### Input data
----

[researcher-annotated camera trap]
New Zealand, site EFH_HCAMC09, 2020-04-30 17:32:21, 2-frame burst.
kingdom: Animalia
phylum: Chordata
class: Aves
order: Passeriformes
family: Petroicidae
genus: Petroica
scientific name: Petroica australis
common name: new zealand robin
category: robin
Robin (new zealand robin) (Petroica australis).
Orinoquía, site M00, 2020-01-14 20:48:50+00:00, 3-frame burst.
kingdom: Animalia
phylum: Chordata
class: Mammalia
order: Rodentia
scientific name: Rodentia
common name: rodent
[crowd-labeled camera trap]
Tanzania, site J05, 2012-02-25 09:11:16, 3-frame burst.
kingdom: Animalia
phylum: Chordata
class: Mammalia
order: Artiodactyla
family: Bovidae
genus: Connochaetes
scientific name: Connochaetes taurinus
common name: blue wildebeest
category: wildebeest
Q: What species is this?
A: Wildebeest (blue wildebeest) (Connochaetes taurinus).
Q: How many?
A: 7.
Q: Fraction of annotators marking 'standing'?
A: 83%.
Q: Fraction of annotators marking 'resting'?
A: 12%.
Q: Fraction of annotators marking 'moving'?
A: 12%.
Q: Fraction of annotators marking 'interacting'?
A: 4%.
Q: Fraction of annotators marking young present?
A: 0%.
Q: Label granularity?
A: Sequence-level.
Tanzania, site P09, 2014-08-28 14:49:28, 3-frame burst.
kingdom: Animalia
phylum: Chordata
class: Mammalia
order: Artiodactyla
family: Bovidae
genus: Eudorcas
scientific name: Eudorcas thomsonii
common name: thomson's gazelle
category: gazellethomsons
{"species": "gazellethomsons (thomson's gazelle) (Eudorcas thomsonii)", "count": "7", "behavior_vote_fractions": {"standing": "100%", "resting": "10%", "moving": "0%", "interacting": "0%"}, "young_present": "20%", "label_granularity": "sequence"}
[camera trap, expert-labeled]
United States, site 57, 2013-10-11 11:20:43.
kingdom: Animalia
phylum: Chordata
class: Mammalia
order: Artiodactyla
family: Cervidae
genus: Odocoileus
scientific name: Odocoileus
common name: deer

----

### Problem description
Using the entries, count the lines that hold the string "trap"; nothing but the number is needed.

### Solution for this exercise
3